When looking at global legitimacy, in population terms the G7+ would be smaller than the G20, but much bigger than the current G7, which represents just over 10 percent of the world’s population. In terms of share of global GDP, the G7+ performs even better: with just eight key players, it would cover more than 80 percent of global output (in current US$ terms, 60% in PPP terms) at least until the end of the decade. It would also bring China directly into a smaller, more responsible group for key global monetary matters. As for the euro-area countries, the move to the proposed format would be a massive signal of their intent to ensure permanent monetary union, and fully in line with the EU Commission’s proposal to establish a single euro seat at the IMF (Commission, 2015).

In terms of trade in goods and services, the aggregate G7+ would command a world share above 50 percent, increasing in the years to come (thanks to the rising role of China). By contrast, the current G7 has been below the 50 percent mark since the early 2000s, and is fast plunging. With such numbers, one can easily imagine important trade agreements being struck in such a small setting, in which leaders can meet to exchange views openly, helping revamp trade multilateralism in the post-WTO era, and with potential significant effects on global growth.

The G7+ would encompass more than 84 percent of world total financial assets, compared to just over 70 percent for the current G7. Although less than the current G20 (94.5 percent), this is still a quite remarkable share after a 60 percent reduction in the seats (and therefore parties with a veto).

As emphasised, the proposal would be for the G7+ to exist within the current G20. Its agenda would concentrate on truly globally sensitive economic and financial matters, as it is usually economic issues and related imbalances within the countries recommended for G7+ participation that would have global consequences. Consistent with the general answers from the Sherpa survey, the G7+’s focus should be narrow but cover crucial global matters, including shared regulatory matters, too-big-to-fail problems, over-the-counter derivatives regulation, monetary policy coordination, global investment stimulus, just to mention a few.
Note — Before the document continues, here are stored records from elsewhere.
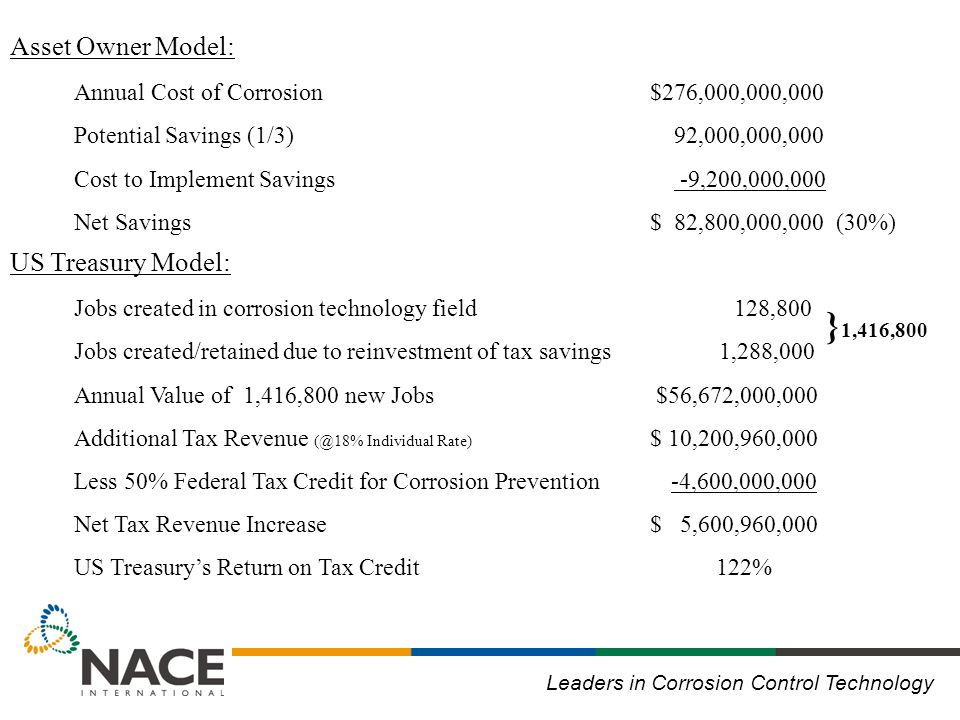 Leaders in Corrosion Control Technology Annual Cost of Corrosion$276,000,000,000 Potential Savings (1/3) 92,000,000,000 Cost to Implement Savings -9,200,000,000 Net Savings $ 82,800,000,000 (30%) Jobs created in corrosion technology field 128,800 Jobs created/retained due to reinvestment of tax savings 1,288,000 Annual Value of 1,416,800 new Jobs $56,672,000,000 Additional Tax Revenue (@18% Individual Rate) $ 10,200,960,000 Less 50% Federal Tax Credit for Corrosion Prevention -4,600,000,000 Net Tax Revenue Increase$ 5,600,960,000 US Treasury's Return on Tax Credit 122% } 1,416,800 Asset Owner Model: US Treasury Model: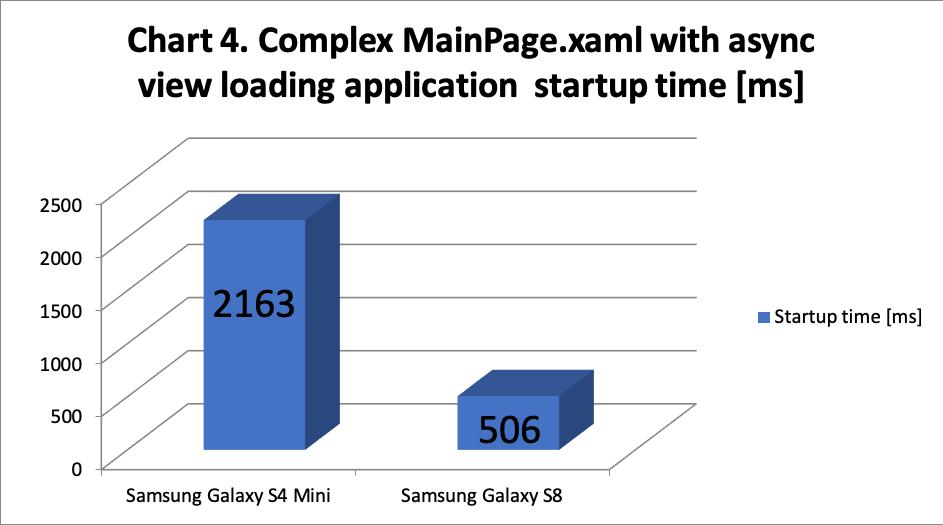 EN] What bothers Xamarin developers? Part 3 | programistologia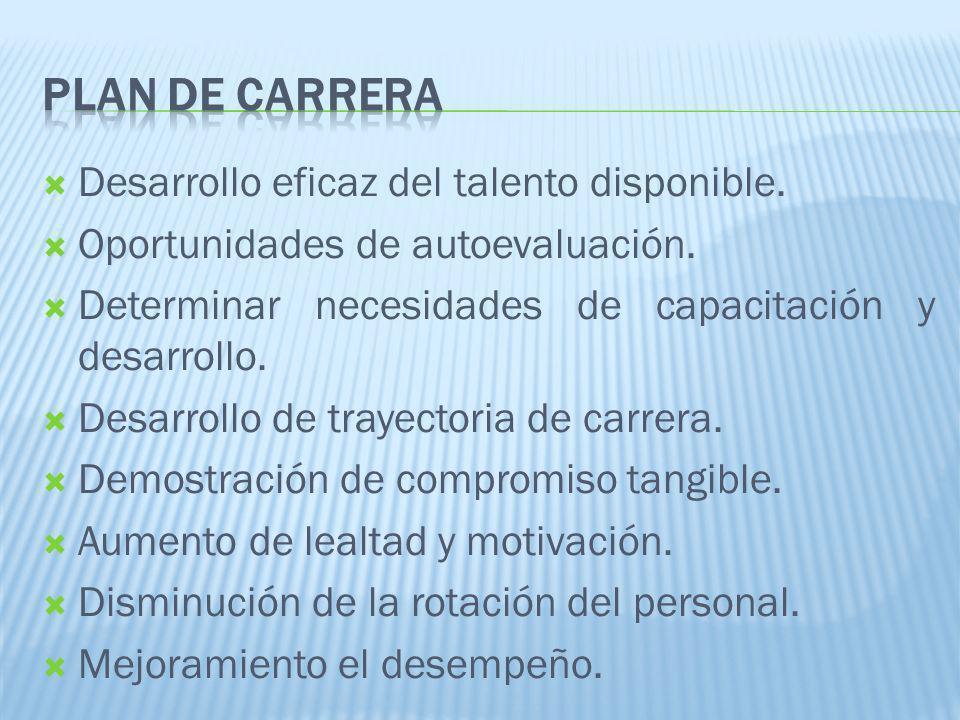 Desarrollo eficaz del talento disponible. Oportunidades de autoevaluación. Determinar necesidades de capacitación y desarrollo. Desarrollo de trayecto
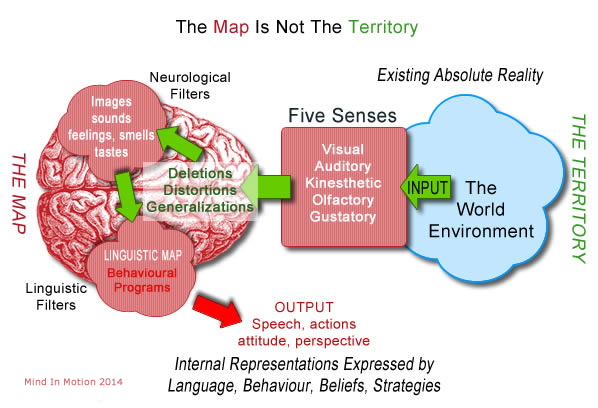 reality of life in the mind the map is not the territory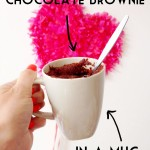 Chocolate Brownie in a mug 2 minute recipe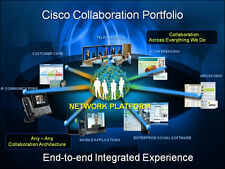 CIsco Voice Lab Collaboration Lab VMWare ESXi CUCM CUC CUPS UCCX.10.5.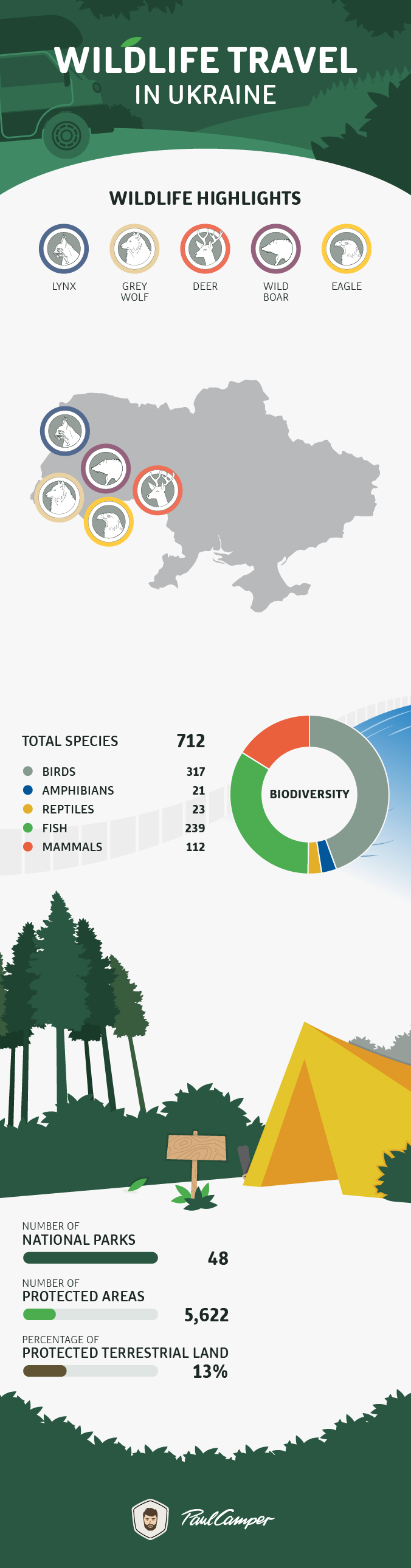 infographic wildlife ukraine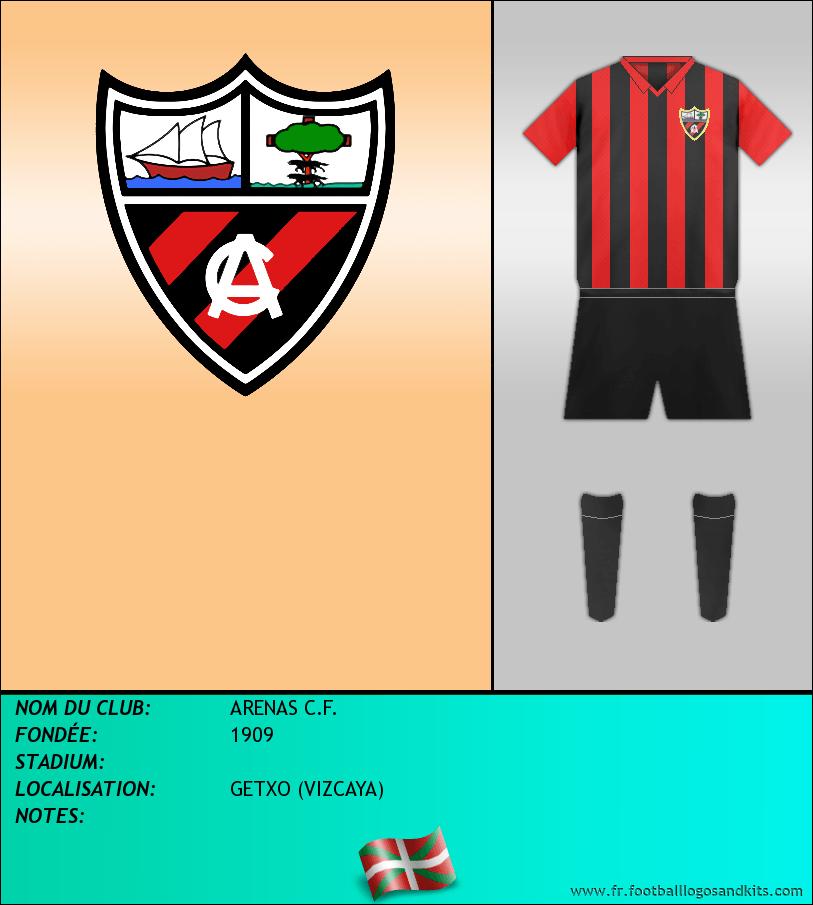 Logo de ARENAS C.F.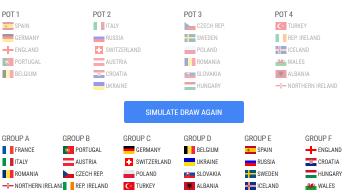 Am picat in grupa cu Franta, Italia si Irlanda de Nord :) UEFA a facut un simulator pentru tragerea la sorti: joaca-te pana gasesti grupa ideala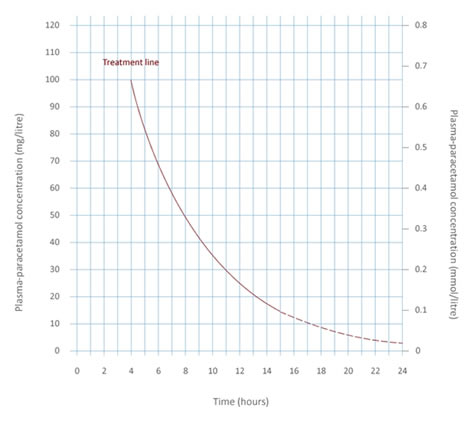 New treatment nomogram for paracetamol overdose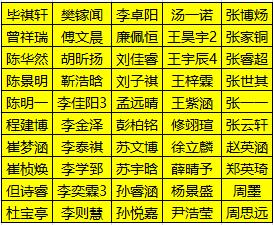 端班选拔尖端各班型分数线酸碱班67-100分超常班48-66分尖子初中数学盐化学专题图片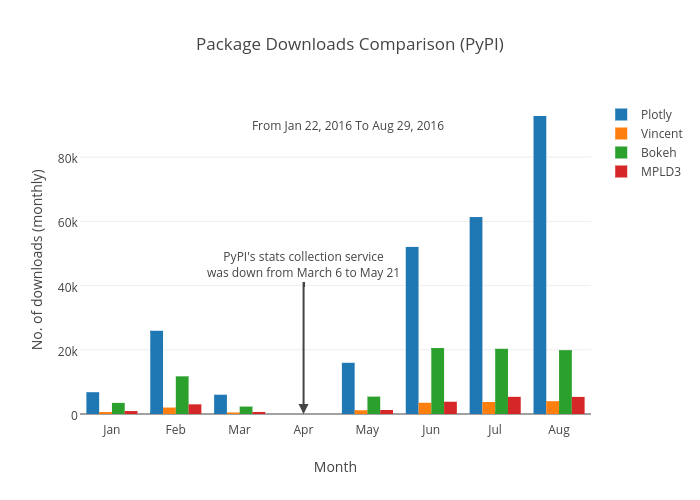 Analyzing Plotly's Python package downloads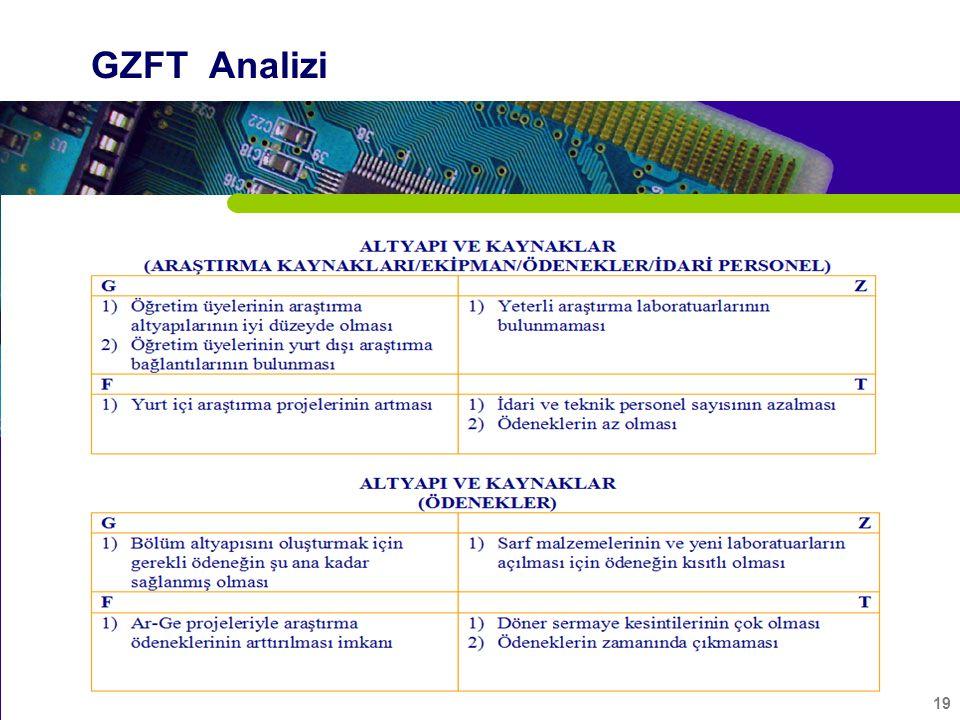 19 GZFT Analizi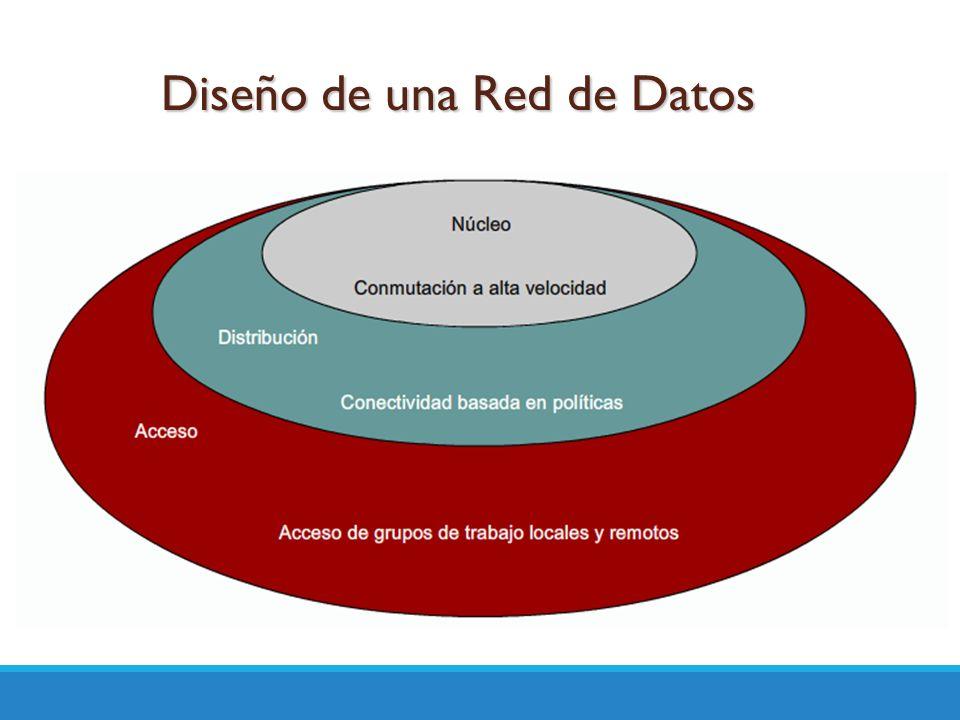Diseño de una Red de Datos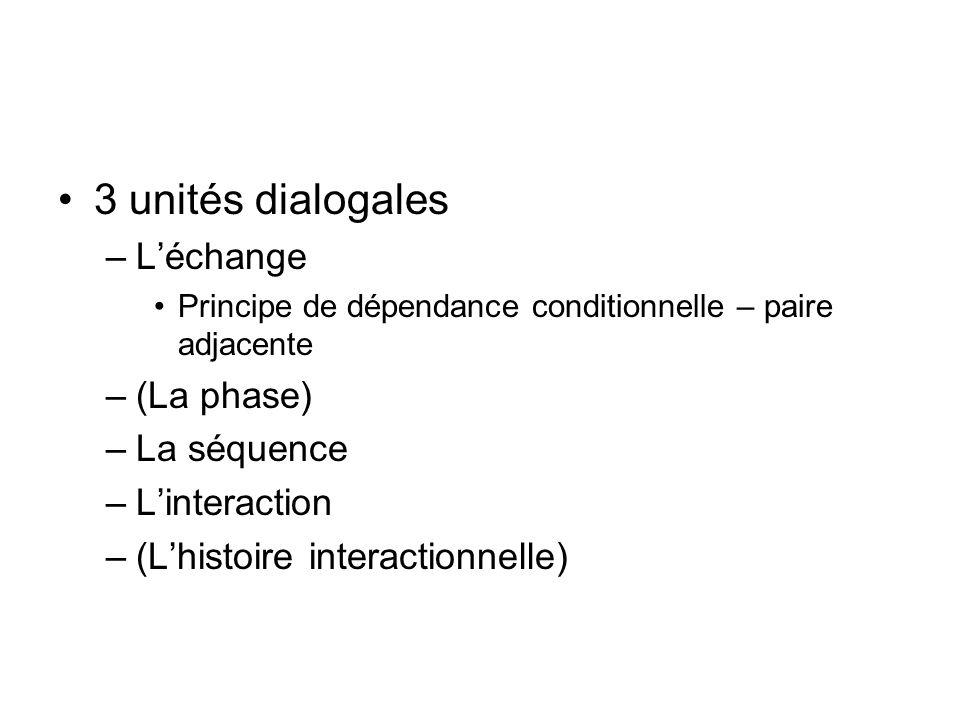 3 unités dialogales L'échange (La phase) La séquence L'interaction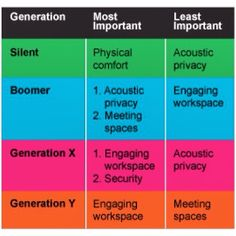 2014's final #okgri course is about generational sales, so we are learning about different generations and how the feel and communicate. Here's a chart about generations and how the feel about work environment - can you identify with this?  1927-1945 - Silent Generation or Traditionalists 1946-1964 - Baby Boomers 1965-1983 - Gen X or the Busters 1984- 2002 - Gen Y or the Millennials 2003- Current Gen Z or the Digital Generation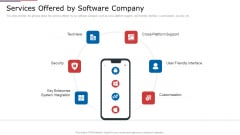 IT Services Shareholder Funding Elevator Services Offered By Software Company Microsoft PDF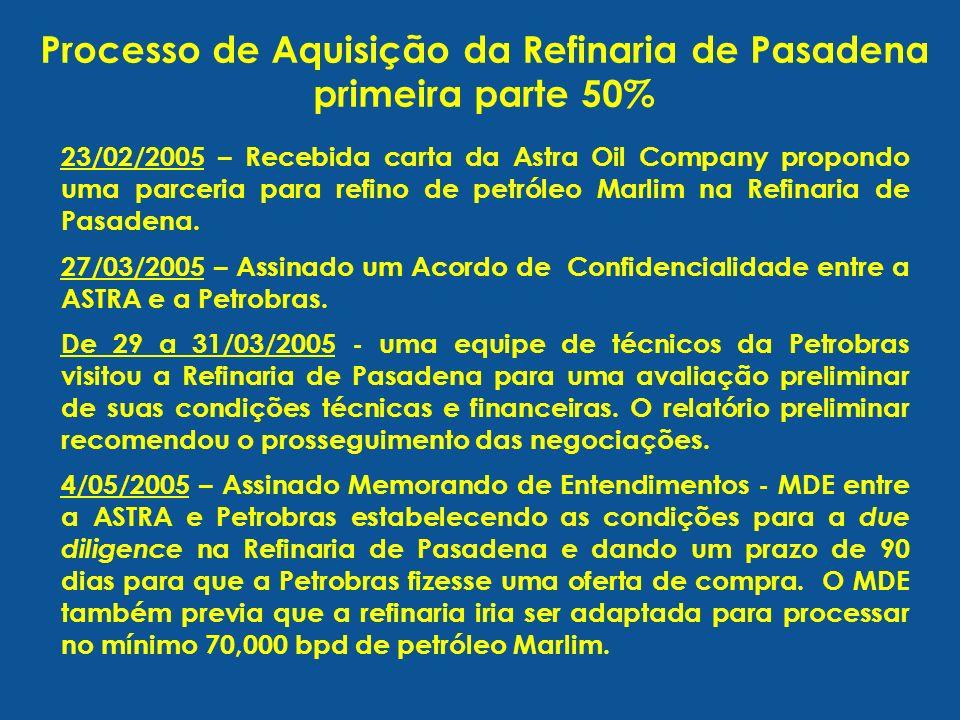 23/02/2005 – Recebida carta da Astra Oil Company propondo uma parceria para refino de petróleo Marlim na Refinaria de Pasadena. 27/03/2005 – Assinado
The interaction between the G7+ and the G20 would be similar to the current structure of the Security Council within the United Nations, with the reframed G7 providing leadership and fast-paced effective decision-making at world level, coupled with a more encompassing and legitimate forum for discussion. However, while the Security Council is supposed to act in crisis times, the new G7+ would be there precisely to ensure the G20 continues to deliberate and make progress also in peace times. In this sense, the operational model is more the one of the G7 in the 1980s and early 1990s.

When it came to formal agreements that required acceptance from a broader group of important countries, the existing G20 would still play an important role and its support would be required. Other global matters that are currently discussed by the G20 could remain with this group, such as tax evasion, climate change, food security, terrorism, antimicrobial resistance: basically topics where you are only as strong as the weakest link of the chain.

The time has come for more concrete steps to improve the functioning of global economic governance while safeguarding its legitimacy. The G7+ proposal would considerably improve the functionality of the current global economic governance framework, while maintaining its representativeness and therefore legitimacy. It also offers a way for euro-area members to send a stronger message to the world about the permanence of monetary union. Waiting for another crisis as a catalyst for reform is not an option: this time must be different.

O’Neill, J. and Terzi, A. (2014a), “The twenty-first century needs a better G20 and a new G7+”, Bruegel Policy Contribution, Issue 2014/13.

O’Neill, J. and Terzi, A. (2014b), “The world is ready for a global economic governance reform, are world leaders?”, Bruegel blog.

O’Neill, J. and Terzi, A. (2014c), “Changing trade patterns, unchanging European and global governance”, Bruegel Working Paper Series, Issue 2014/02.